The widow here not only made no objection to the will depriving her of her dower, but in her conveyance she described herself as the sole heir of her deceased son, and by so doing indicated that she claimed title only as such heir. We are of the opinion, therefore, that Amanda F. Garrett did not take a one-third interest in the land in question immediately upon the death of her husband, and that her son James Waldo Light took the full title thereto under the will.

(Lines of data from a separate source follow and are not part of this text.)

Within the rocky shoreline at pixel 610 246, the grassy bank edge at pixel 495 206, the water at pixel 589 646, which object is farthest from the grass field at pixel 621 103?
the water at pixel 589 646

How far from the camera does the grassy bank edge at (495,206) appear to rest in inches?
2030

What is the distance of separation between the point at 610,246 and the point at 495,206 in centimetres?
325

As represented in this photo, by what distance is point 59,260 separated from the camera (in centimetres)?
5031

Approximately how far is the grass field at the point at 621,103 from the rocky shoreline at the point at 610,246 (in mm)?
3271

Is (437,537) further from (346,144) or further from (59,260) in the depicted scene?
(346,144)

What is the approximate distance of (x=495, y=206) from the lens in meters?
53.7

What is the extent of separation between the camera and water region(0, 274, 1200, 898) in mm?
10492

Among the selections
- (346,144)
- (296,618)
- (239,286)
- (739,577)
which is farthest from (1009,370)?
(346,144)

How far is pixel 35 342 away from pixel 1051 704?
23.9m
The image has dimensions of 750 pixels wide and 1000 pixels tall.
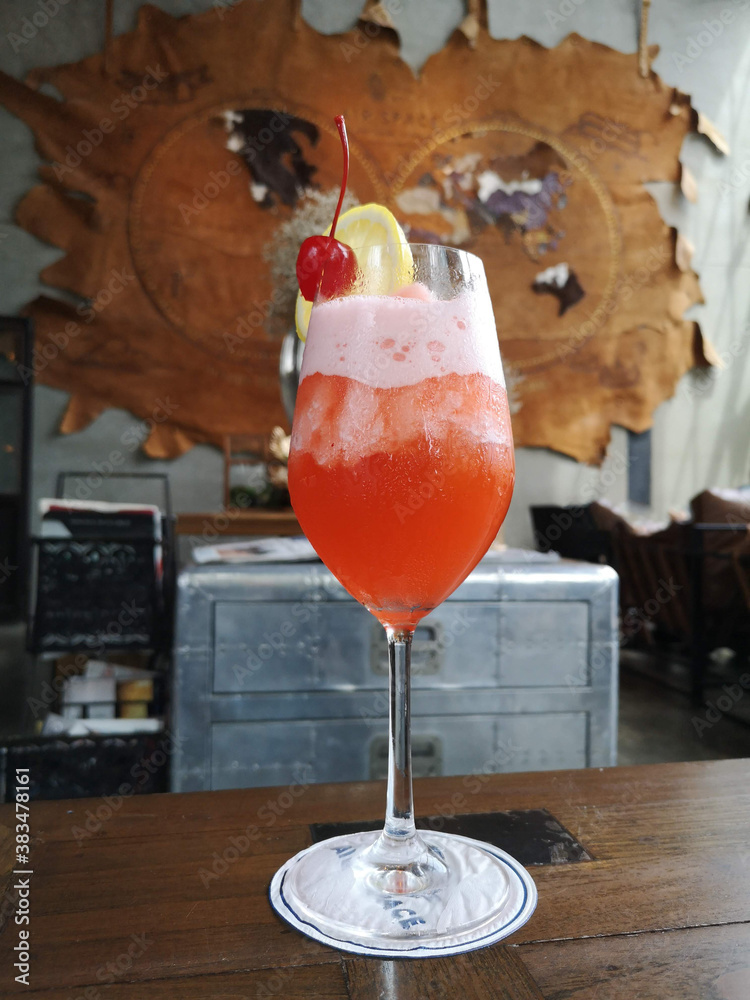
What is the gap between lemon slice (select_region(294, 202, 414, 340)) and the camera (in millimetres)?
443

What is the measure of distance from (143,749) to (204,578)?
20.1 inches

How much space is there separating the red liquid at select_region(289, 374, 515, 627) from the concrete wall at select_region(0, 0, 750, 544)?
145 inches

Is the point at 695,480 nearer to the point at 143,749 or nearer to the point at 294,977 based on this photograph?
the point at 143,749

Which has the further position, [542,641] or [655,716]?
[655,716]

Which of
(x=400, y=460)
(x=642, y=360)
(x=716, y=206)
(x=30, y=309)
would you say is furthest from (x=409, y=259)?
(x=716, y=206)

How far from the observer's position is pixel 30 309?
3.82 meters

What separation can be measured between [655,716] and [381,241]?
2.99 meters
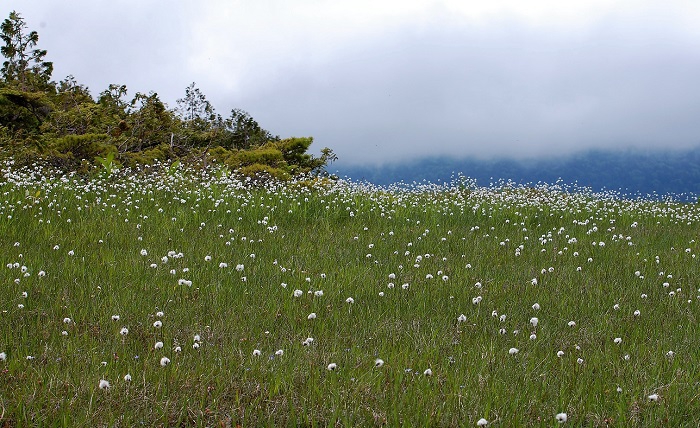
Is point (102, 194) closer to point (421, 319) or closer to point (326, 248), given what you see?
point (326, 248)

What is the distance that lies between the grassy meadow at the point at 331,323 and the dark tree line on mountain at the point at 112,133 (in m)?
6.96

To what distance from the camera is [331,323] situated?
5742mm

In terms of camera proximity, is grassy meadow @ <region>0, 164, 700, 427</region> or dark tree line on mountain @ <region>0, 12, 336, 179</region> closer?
grassy meadow @ <region>0, 164, 700, 427</region>

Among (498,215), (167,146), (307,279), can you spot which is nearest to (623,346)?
(307,279)

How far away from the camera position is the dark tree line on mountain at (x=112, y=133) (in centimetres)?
1814

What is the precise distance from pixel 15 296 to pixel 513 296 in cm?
525

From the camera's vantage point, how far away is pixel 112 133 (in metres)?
21.2

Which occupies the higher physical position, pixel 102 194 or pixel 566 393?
pixel 102 194

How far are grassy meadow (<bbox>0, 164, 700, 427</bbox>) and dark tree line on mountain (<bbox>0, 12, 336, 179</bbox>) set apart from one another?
6.96 m

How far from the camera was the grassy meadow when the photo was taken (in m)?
3.99

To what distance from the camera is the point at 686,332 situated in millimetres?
5852

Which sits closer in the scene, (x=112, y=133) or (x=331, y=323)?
(x=331, y=323)

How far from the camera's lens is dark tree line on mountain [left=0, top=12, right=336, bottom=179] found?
18141 millimetres

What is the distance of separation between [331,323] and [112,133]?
58.5 feet
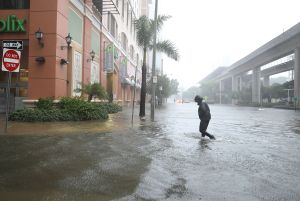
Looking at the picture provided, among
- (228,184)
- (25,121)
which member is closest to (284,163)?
(228,184)

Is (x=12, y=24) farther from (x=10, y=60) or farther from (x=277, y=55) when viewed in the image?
(x=277, y=55)

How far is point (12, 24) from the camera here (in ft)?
63.4

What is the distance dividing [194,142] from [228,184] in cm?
512

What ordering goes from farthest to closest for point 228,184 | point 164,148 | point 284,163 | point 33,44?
point 33,44, point 164,148, point 284,163, point 228,184

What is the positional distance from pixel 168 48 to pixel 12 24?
10.0m

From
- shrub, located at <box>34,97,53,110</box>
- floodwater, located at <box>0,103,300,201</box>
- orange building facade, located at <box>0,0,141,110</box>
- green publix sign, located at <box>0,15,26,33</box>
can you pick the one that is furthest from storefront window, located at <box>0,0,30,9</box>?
floodwater, located at <box>0,103,300,201</box>

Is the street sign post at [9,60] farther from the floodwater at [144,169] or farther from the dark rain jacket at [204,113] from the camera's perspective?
the dark rain jacket at [204,113]

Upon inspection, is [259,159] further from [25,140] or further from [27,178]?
[25,140]

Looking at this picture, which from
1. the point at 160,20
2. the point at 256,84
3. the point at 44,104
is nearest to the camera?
the point at 44,104

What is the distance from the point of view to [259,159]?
315 inches

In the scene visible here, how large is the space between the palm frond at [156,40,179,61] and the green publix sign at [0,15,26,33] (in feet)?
29.1

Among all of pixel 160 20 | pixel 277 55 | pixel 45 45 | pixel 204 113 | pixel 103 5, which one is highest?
pixel 103 5

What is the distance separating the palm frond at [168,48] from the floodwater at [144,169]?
1347 cm

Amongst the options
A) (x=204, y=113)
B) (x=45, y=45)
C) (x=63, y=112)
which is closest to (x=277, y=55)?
(x=45, y=45)
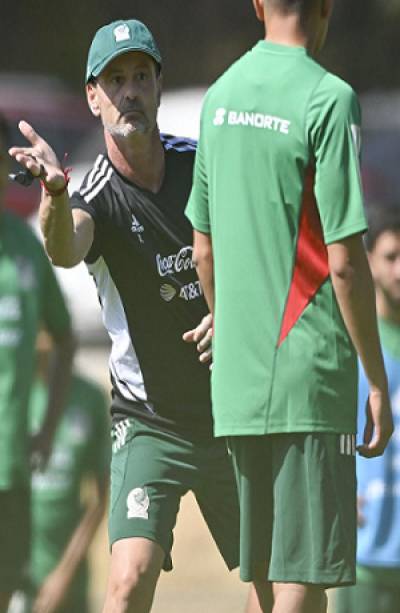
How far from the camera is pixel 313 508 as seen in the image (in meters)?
5.11

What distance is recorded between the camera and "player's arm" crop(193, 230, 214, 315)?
5344 mm

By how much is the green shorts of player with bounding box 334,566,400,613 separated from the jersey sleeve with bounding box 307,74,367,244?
8.26 ft

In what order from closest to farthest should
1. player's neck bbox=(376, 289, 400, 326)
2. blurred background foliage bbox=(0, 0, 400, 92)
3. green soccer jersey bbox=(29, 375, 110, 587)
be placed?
player's neck bbox=(376, 289, 400, 326)
green soccer jersey bbox=(29, 375, 110, 587)
blurred background foliage bbox=(0, 0, 400, 92)

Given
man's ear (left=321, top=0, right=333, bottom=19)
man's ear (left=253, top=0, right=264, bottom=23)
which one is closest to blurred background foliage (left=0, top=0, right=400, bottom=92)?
man's ear (left=253, top=0, right=264, bottom=23)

*2692. real property: session: title, If our conclusion so far is correct, it is evident that Mrs. Garrett at the time of her conveyance of the land had only a life estate therein. But she executed a warranty deed, which purported to convey full and complete title, and this deed, as we have seen, was at once recorded. The deed from Mrs. Strothers to Keefe was also a warranty deed, purporting to convey title in fee. Keefe’s mortgage back to Mrs. Strother was- on a full estate, ,and the sale under foreclosure proceedings purported to convey the fee and not a life estate. Olford went into possession in 1873, and since that time he has remained in possession, claiming to the world absolute ownership. He paid full value for the fee, and has made extensive improvements on the land. The plaintiffs have lived near the land all of these years and have all of the time known of his acts and claims, and yet they have made no claim to the land until a very short time before this suit was brought.
We are of the opinion that the rule announced in Marray v. Quigley, 119 Iowa, 6, governs this case and that the trial court rightly so decided.. There, as here, a conveyance of the fee was made by a person who held only a life estate, and we held that the remaindermen should have brought an action to determine their rights under section 3601 of the Revision (section 3273 of the Code of 1873). See, also, Crawford v. Meis, 123 Iowa, 610; Wenger v. Thompson, 128 Iowa, 750; Stern v. Selleck, 136 Iowa, 291.
Ignorance of a right does not prevent the running of the statute. Campbell v. Long, 20 Iowa, 382.
The judgment is right, and it is affirmed.